An index is a copy of the source data stored in some format that is optimized for search. Similar to an index card in a library's card catalog, the index usually contains only a subset of the source data that is useful for searching. The Search Framework library has only indirect interaction with the index via third party client libraries, and it has only a basic awareness of how an index is structured and what data is contained in it.

Schema

The schema is a model of the source data as it is stored in the index. For example, the schema might flag the "pubDate" element in an RSS feed as a "date" and map it to the appropriate field in the index. The schema is also used to determine how the data is processed for indexing.

Search Engine

A search engine is the technology that builds and maintains the index and performs the searching operations.
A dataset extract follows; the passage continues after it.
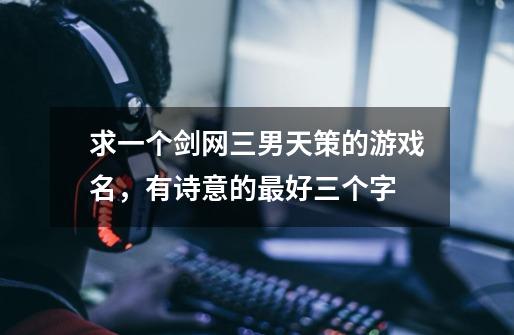 求一个剑网三男天策的游戏名，有诗意的最好三个字-第1张-游戏信息-龙启网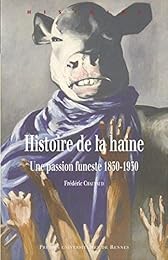 Histoire de la haine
The Search Framework library doesn't have much visibility into the inner workings of the search engine, nor does it care to have any. The third party client libraries are responsible for doing the heavy lifting regarding the communication with the search engine, although the Search Framework will usually initiate the action.

Endpoint

Search Engines often expose on or more endpoints that the client libraries use to connect to it. An endpoint could be a URL or a path on a filesystem. Distributed search engines such as Elasticsearch might have multiple endpoints that correspond with servers, but a Solr cluster that connects through a load balancer might only define one endpoint that points to the balancer.

Job Scheduler

The job scheduler is the generic term for the mechanism that tells the Search Framework which items are scheduled for indexing. If could be as simple as the Search Framework consuming an RSS feed and getting the latest items or a more complex system that has intimate knowledge of the content it is managing as well as which processes are performing indexing operations. Regardless, the Search Framework sees it as the thing it can query to get the items that are scheduled for indexing.

Queue

After fetching the items from the job scheduler that are due for indexing, the items are put into a queue for indexing. A queue could be something as simply as a PHP Iterator or a true queue such as RabbitMQ for parallel indexing operations.